Document segment:
Using this idea, we can first ensure that
both nodes are at the same level in the tree,
and then find the smallest value of $k$
where the $k$th ancestor of both nodes is the same.

As an example, let's find the lowest common
ancestor of nodes $5$ and $8$ in the following tree:

\begin{center}
\begin{tikzpicture}[scale=0.9]
\node[draw, circle] (1) at (0,3) {$1$};
\node[draw, circle] (2) at (2,1) {$4$};
\node[draw, circle] (3) at (-2,1) {$2$};
\node[draw, circle] (4) at (0,1) {$3$};
\node[draw, circle] (5) at (2,-1) {$7$};
\node[draw, circle,fill=lightgray] (6) at (-3,-1) {$5$};
\node[draw, circle] (7) at (-1,-1) {$6$};
\node[draw, circle,fill=lightgray] (8) at (-1,-3) {$8$};
\path[draw,thick,-] (1) -- (2);
\path[draw,thick,-] (1) -- (3);
\path[draw,thick,-] (1) -- (4);
\path[draw,thick,-] (2) -- (5);
\path[draw,thick,-] (3) -- (6);
\path[draw,thick,-] (3) -- (7);
\path[draw,thick,-] (7) -- (8);
\end{tikzpicture}
\end{center}

Node $5$ is at level $3$, while node $8$ is at level $4$.
Thus, we first move one step upwards from node $8$ to node $6$.
After this, it turns out that the parent of both node $5$
and node $6$ is node $2$, so we have found the lowest common ancestor.

\begin{center}
\begin{tikzpicture}[scale=0.9]
\node[draw, circle] (1) at (0,3) {$1$};
\node[draw, circle] (2) at (2,1) {$4$};
\node[draw, circle] (3) at (-2,1) {$2$};
\node[draw, circle] (4) at (0,1) {$3$};
\node[draw, circle] (5) at (2,-1) {$7$};
\node[draw, circle,fill=lightgray] (6) at (-3,-1) {$5$};
\node[draw, circle] (7) at (-1,-1) {$6$};
\node[draw, circle,fill=lightgray] (8) at (-1,-3) {$8$};
\path[draw,thick,-] (1) -- (2);
\path[draw,thick,-] (1) -- (3);
\path[draw,thick,-] (1) -- (4);
\path[draw,thick,-] (2) -- (5);
\path[draw,thick,-] (3) -- (6);
\path[draw,thick,-] (3) -- (7);
\path[draw,thick,-] (7) -- (8);

\path[draw=red,thick,->,line width=2pt] (6) edge [bend left] (3);
\path[draw=red,thick,->,line width=2pt] (8) edge [bend right] (7);
\path[draw=red,thick,->,line width=2pt] (7) edge [bend right] (3);
\end{tikzpicture}
\end{center}

Using this method, we can find the lowest common ancestor
of any two nodes in $O(\log n)$ time after an $O(n \log n)$ time
preprocessing, because both steps can be
done in $O(\log n)$ time.

\subsubsection{Method 2}

Another way to solve the problem is based on
a node array.

Available data:
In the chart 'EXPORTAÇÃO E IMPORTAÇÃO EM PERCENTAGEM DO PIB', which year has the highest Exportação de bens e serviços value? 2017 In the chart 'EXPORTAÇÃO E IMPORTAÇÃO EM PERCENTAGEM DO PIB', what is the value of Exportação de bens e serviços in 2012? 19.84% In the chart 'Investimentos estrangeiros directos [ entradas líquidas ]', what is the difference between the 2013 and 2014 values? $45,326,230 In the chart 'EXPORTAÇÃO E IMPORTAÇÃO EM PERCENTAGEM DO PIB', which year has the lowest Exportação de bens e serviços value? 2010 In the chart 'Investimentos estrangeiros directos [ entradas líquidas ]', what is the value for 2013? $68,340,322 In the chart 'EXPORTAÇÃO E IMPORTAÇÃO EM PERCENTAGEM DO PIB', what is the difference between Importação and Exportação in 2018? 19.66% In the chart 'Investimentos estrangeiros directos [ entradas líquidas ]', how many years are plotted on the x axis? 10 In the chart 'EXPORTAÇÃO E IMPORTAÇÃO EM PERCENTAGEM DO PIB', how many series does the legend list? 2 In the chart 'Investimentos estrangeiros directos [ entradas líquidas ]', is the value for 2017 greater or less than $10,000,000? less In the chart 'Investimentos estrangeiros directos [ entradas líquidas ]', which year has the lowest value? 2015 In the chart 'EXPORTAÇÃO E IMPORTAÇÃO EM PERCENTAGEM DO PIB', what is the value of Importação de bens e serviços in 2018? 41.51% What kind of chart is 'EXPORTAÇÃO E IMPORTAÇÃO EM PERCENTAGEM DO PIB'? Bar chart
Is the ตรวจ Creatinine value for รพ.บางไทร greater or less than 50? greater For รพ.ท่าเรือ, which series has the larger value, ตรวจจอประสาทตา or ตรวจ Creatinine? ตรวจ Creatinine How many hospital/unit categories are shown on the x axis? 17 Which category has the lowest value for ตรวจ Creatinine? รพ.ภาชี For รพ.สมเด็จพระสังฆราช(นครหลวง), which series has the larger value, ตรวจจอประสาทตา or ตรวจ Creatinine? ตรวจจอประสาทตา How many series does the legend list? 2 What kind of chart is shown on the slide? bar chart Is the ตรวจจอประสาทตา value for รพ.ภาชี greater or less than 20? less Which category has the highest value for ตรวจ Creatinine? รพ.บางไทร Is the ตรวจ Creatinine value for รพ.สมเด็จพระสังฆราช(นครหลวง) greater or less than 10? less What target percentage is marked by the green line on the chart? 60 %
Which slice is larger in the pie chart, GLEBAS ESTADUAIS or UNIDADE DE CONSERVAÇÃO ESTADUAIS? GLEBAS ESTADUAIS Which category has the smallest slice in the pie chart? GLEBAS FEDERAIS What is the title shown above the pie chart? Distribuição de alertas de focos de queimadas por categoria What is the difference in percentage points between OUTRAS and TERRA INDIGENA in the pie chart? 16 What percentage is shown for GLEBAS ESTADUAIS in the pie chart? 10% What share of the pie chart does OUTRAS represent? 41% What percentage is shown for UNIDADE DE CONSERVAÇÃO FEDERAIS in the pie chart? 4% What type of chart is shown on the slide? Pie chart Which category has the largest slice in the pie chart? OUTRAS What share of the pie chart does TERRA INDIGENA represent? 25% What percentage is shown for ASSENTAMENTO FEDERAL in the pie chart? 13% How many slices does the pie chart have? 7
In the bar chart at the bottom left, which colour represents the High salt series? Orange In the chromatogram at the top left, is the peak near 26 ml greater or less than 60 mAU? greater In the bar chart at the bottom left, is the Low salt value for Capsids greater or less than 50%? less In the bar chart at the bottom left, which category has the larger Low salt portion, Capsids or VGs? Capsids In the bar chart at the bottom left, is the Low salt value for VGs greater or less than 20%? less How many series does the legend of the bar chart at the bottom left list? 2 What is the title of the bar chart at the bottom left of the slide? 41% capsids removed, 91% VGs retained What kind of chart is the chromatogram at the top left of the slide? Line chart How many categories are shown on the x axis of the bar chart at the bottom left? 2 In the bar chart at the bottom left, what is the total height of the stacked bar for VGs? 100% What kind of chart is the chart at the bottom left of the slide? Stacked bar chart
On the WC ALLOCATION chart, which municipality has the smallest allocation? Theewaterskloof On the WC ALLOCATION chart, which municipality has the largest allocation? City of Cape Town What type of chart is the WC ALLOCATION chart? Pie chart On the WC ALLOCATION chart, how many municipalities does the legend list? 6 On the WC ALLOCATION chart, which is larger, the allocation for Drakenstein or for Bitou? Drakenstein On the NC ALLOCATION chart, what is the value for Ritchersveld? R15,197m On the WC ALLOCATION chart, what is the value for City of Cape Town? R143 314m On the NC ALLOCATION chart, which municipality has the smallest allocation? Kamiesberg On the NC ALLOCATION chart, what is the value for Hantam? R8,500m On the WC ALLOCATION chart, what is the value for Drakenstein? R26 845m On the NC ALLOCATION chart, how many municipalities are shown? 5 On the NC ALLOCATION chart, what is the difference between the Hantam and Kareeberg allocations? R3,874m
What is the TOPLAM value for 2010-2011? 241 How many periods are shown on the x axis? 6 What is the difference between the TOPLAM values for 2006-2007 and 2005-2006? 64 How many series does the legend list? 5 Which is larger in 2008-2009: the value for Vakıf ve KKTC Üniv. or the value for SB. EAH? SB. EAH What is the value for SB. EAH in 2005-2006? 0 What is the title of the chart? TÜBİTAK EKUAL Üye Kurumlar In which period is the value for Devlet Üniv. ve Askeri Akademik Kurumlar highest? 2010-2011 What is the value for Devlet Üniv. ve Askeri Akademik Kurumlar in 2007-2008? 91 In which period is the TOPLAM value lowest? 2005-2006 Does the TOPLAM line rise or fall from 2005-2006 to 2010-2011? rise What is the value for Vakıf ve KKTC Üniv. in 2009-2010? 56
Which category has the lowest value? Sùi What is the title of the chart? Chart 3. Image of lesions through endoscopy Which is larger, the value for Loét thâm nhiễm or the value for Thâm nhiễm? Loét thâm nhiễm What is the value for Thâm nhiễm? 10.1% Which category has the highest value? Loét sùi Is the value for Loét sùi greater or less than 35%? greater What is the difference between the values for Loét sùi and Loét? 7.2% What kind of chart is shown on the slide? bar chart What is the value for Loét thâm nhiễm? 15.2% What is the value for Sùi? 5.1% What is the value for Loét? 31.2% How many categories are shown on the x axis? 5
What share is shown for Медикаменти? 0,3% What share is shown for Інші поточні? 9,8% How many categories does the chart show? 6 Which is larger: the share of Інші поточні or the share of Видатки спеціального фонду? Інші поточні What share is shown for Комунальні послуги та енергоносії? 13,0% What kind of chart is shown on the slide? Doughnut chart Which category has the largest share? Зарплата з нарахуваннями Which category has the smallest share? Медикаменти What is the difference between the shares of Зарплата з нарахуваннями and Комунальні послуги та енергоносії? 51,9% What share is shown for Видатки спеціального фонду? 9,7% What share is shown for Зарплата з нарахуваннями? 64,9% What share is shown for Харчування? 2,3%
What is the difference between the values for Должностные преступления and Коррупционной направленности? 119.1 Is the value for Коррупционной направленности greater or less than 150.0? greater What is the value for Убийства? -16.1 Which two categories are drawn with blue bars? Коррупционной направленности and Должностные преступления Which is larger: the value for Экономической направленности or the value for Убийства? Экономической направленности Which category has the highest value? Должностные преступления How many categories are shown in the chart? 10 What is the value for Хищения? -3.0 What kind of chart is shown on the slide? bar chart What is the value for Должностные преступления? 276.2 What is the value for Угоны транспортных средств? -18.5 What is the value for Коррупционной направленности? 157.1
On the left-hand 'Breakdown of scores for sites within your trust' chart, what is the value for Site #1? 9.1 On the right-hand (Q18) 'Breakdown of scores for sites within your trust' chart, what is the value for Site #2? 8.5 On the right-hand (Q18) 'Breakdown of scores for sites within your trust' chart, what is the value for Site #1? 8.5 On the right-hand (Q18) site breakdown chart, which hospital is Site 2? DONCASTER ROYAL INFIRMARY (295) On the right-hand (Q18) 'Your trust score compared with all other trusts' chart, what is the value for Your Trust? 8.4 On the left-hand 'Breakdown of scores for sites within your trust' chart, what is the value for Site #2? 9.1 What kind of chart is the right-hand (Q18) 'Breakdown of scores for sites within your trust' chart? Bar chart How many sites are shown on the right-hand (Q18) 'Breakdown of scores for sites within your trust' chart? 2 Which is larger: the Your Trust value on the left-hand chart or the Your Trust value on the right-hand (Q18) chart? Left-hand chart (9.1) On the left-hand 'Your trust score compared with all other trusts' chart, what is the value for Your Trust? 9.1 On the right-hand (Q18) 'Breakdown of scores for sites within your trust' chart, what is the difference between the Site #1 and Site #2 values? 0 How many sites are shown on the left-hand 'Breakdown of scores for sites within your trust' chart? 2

List of tasks:
**a.** Write out verbatim the portion of the passage on finding the lowest common ancestor that begins at the words "Using this idea, we" and stops after the words "is the same.".
**b.** Count the lines of the listing above that contain the string "Thâm", treating uppercase and lowercase letters as distinct, and give only the number.

List of answers:
**a.**
Using this idea, we can first ensure that
both nodes are at the same level in the tree,
and then find the smallest value of $k$
where the $k$th ancestor of both nodes is the same.

**b.** 1